How to install Shark in CDH 5.0.0 GA
Requirements for Shark
1. CDH5
2. Spark
spark should be already installed in CDH 5, under /opt/cloudera/parcels/CDH/lib/spark
follow these steps you will install Shark 0.9.1 in /var/lib/spark on CDH 5.0.0 GA with Hadoop version 2.3.0
/var/lib/spark is the default user home of spark user in CDH 5.0.0 GA
you need run these scripts as root or spark user (you need to change the shell of spark user to /bin/bash, by default it is nologin)
1. Download Shark source code
export SPARK_USER_HOME=/var/lib/spark cd $SPARK_USER_HOME wget http://www.scala-lang.org/files/archive/scala-2.10.3.tgz tar zxf scala-2.10.3.tgz wget https://github.com/amplab/shark/archive/v0.9.1.tar.gz tar zxf v0.9.1.tar.gz
OR YOU CAN DOWNLOAD MY shark-0.9.1 version, it is complied with CDH 5.0.0 packages:
http://user.cs.tu-berlin.de/~tqiu/fxlive/dataset/shark-0.9.1-cdh-5.0.0.tar.gz
2. Configure Shark
we can use the hive 0.12 in CDH5, so we do not need to download spark/shark version of hive 0.11 bin
set following configs in $SPARK_USER_HOME/shark-0.9.1/conf/shark-env.sh :
export SPARK_USER_HOME=/var/lib/spark export SPARK_MEM=2g export SHARK_MASTER_MEM=1g export SCALA_HOME="$SPARK_USER_HOME/scala-2.10.3" export HIVE_HOME="/opt/cloudera/parcels/CDH/lib/hive" export HIVE_CONF_DIR="$HIVE_HOME/conf" export HADOOP_HOME="/opt/cloudera/parcels/CDH/lib/hadoop" export SPARK_HOME="/opt/cloudera/parcels/CDH/lib/spark" export MASTER="spark://test01:7077" SPARK_JAVA_OPTS=" -Dspark.local.dir=/tmp " SPARK_JAVA_OPTS+="-Dspark.kryoserializer.buffer.mb=10 " SPARK_JAVA_OPTS+="-verbose:gc -XX:-PrintGCDetails -XX:+PrintGCTimeStamps " export SPARK_JAVA_OPTS
(change the host name test01 in MASTER="spark://test01:7077" to your host)

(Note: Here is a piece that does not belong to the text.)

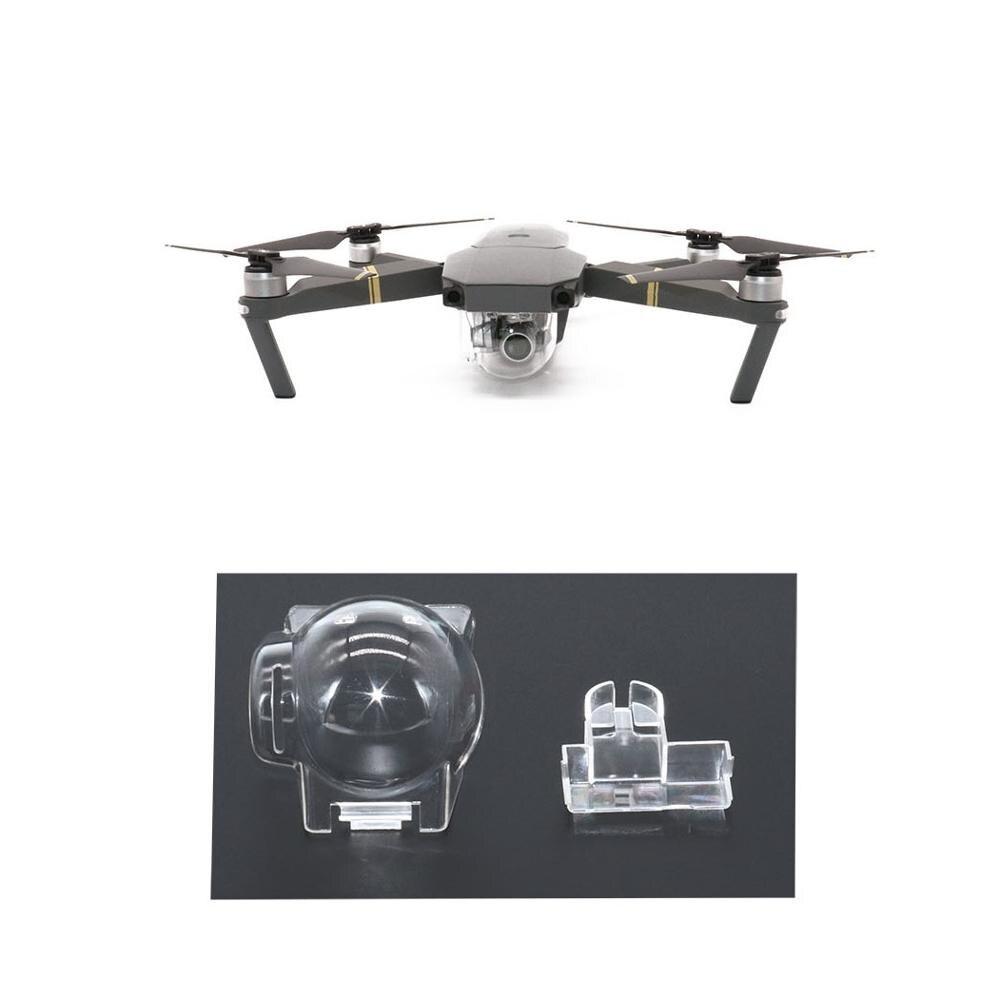 Transparent Gimbal Protective Cover Camera Lens Cap For DJI Mavic Pro Drone Camera Stabilizer Protector Accessories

3. Build Shark with Hadoop 2.3.0-cdh5.0.0
if you downloaded my shark-0.9.1 version above (http://user.cs.tu-berlin.de/~tqiu/fxlive/dataset/shark-0.9.1-cdh-5.0.0.tar.gz), you do not need to build it, you can jump to Step 5. Otherwise, you need to compile your shark-0.9.1 with hadoop 2.3.0-cdh5 :
cd $SPARK_USER_HOME/shark-0.9.1/ SHARK_HADOOP_VERSION=2.3.0-cdh5.0.0 ./sbt/sbt package
it takes a long time, depends on your network... normally it will be very slow... -_-
so may be now you want to download the pre-built shark-0.9.1 package for cdh 5.0.0 GA ...
again, it is here:
http://user.cs.tu-berlin.de/~tqiu/fxlive/dataset/shark-0.9.1-cdh-5.0.0.tar.gz
4. Parquet support
wget http://repo1.maven.org/maven2/com/twitter/parquet-hive/1.2.8/parquet-hive-1.2.8.jar -O $SPARK_USER_HOME/shark-0.9.1/lib/parquet-hive-1.2.8.jar ln -s /opt/cloudera/parcels/CDH/lib/hadoop/parquet-hadoop.jar $SPARK_USER_HOME/shark-0.9.1/lib/ ln -s /opt/cloudera/parcels/CDH/lib/hadoop/parquet-common.jar $SPARK_USER_HOME/shark-0.9.1/lib/ ln -s /opt/cloudera/parcels/CDH/lib/hadoop/parquet-encoding.jar $SPARK_USER_HOME/shark-0.9.1/lib/ ln -s /opt/cloudera/parcels/CDH/lib/hadoop/parquet-format.jar $SPARK_USER_HOME/shark-0.9.1/lib/ ln -s /opt/cloudera/parcels/CDH/lib/hadoop/parquet-avro.jar $SPARK_USER_HOME/shark-0.9.1/lib/ ln -s /opt/cloudera/parcels/CDH/lib/hadoop/parquet-column.jar $SPARK_USER_HOME/shark-0.9.1/lib/ ln -s /opt/cloudera/parcels/CDH/lib/hadoop/parquet-thrift.jar $SPARK_USER_HOME/shark-0.9.1/lib/ ln -s /opt/cloudera/parcels/CDH/lib/hadoop/parquet-generator.jar $SPARK_USER_HOME/shark-0.9.1/lib/ ln -s /opt/cloudera/parcels/CDH/lib/hadoop/parquet-cascading.jar $SPARK_USER_HOME/shark-0.9.1/lib/ ln -s /opt/cloudera/parcels/CDH/lib/hadoop/parquet-hadoop-bundle.jar $SPARK_USER_HOME/shark-0.9.1/lib/ ln -s /opt/cloudera/parcels/CDH/lib/hadoop/parquet-scrooge.jar $SPARK_USER_HOME/shark-0.9.1/lib/
i am not sure if all of these jars are needed. but it works with these parquet jars...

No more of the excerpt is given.